*Exercise instructions*
1/ In the excerpt about the 1255 ritual murder libel at Lincoln, condense the paragraph beginning "On October 4, by order of Henry III" into a shorter version that keeps its main facts.
2/ From the excerpt about the 1255 ritual murder libel at Lincoln, reproduce without any change everything from "On October 4, by" down to "of legal murder.".

*Source excerpt*

* * *

On July 31, 1255, an eight-year-old boy named Hugh, the son of a widow, Beatrice, in the city of Lincoln, fell into a cesspool attached to the house of a member of the Jewish community. There,

the body putrefied for some twenty-six days and rose to the surface to dismay Jews who had assembled from all over England to celebrate a marriage in an important family. They surreptitiously dropped the body in a well away from their houses where it was discovered on 29 August. (Langmuir, “Knight’s Tale” 461)1

The panicked behavior of the Jews who were gathered in Lincoln for the marriage of Belaset, daughter of Benedict fil’ Moses, poignantly expresses the sense of fragility and danger that characterized the quotidian existence of Jews in medieval England, a minority community subject to periodic violence from the majority Christian community among whom English Jews lived, and by whom they were surrounded. Jewish panic also issued from a frightened recognition of threat from a medieval technology of power against Jews, a techne that scholarship today calls the “ritual murder libel.” In the customary plot of the libel, [End Page S54] Jews are said periodically to seize Christian boys of tender years, on the cusp of childhood, in order to torture, mutilate, and slaughter them in purposeful reenactments of the killing of Christ, for whose deicide Jews were held responsible.

By 1255, ritual murder stories were well-sedimented in English culture, a popular fantasy of Christian child martyrdom with proliferating material effects, since they punctually installed a series of shrines for the Christian martyred that became public devotional sites around which feelings of Christian community could gather, pool, and intensify.2 First invoked at Norwich in 1144, then Gloucester in 1168, Bury St. Edmunds in 1181, Bristol in 1183 or 1260, Winchester in 1192, 1225, 1232, and 1244, London in the 1260s, and 1276, and at Northampton in 1279, ritual murder libel—to be distinguished from its near-relative in anti-Semitic fiction, the blood libel, and its first cousin, host desecration libel—was invoked against the Jews of Lincoln in 1255.3

On October 4, by order of Henry III of England, ninety-one Jews were imprisoned and one person executed for the “martyrdom” of Hugh. On November 22, eighteen more Jews were executed, “drawn through the streets of London before daybreak and hung on specially constructed gallows” (Langmuir, “Knight’s Tale” 477–78).4 Through a story whose power had accrued by communal consent for over a century, nineteen of Lincoln’s Jews were thus summarily executed by the state in juridical acts of legal murder.

* * *

*Raw data*

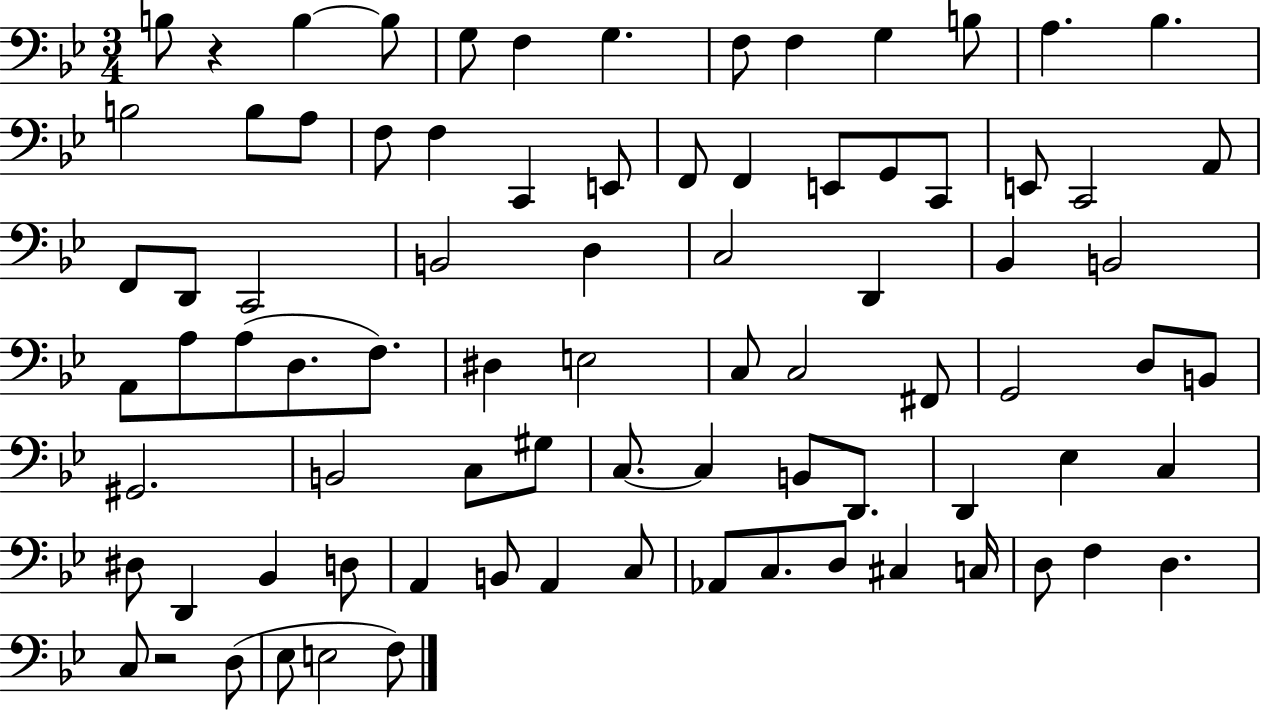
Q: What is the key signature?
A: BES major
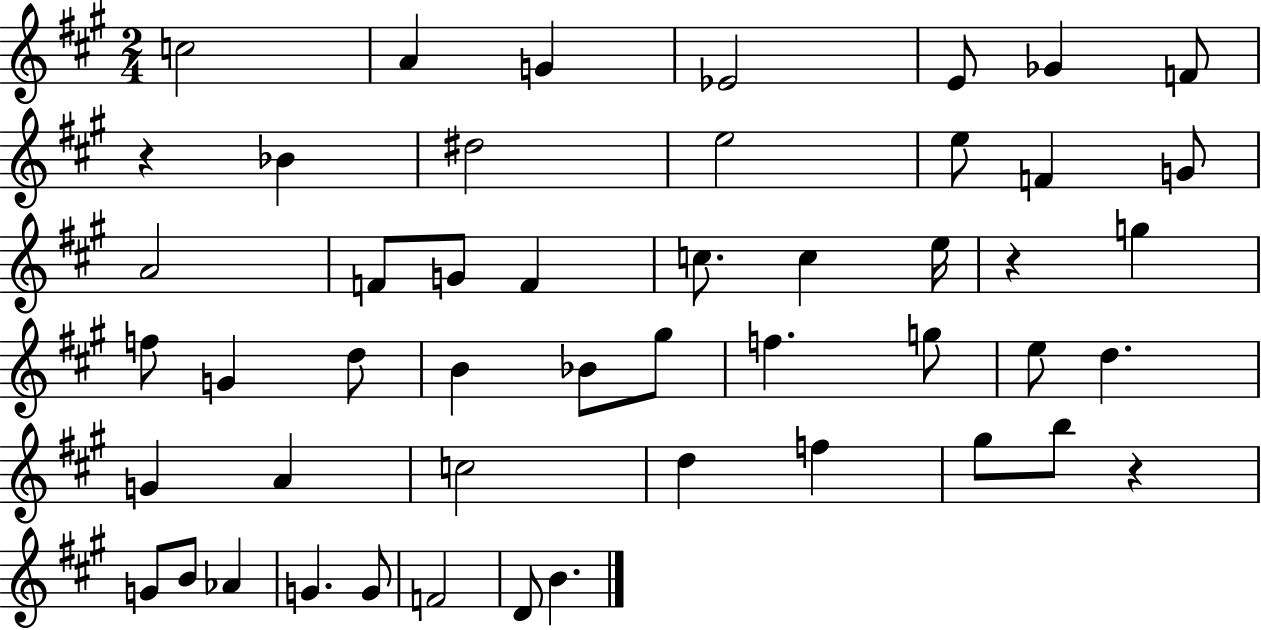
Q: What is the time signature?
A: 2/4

* * *

*The solutions*
1/ On October 4, Henry III ordered ninety-one Jews imprisoned and one executed for Hugh's "martyrdom." On November 22, eighteen more were executed, drawn through London's streets before daybreak and hanged on specially built gallows. A story that had gained power through communal consent for over a century thus led the state to summarily execute nineteen of Lincoln's Jews in acts of legal murder.

2/
On October 4, by order of Henry III of England, ninety-one Jews were imprisoned and one person executed for the “martyrdom” of Hugh. On November 22, eighteen more Jews were executed, “drawn through the streets of London before daybreak and hung on specially constructed gallows” (Langmuir, “Knight’s Tale” 477–78).4 Through a story whose power had accrued by communal consent for over a century, nineteen of Lincoln’s Jews were thus summarily executed by the state in juridical acts of legal murder.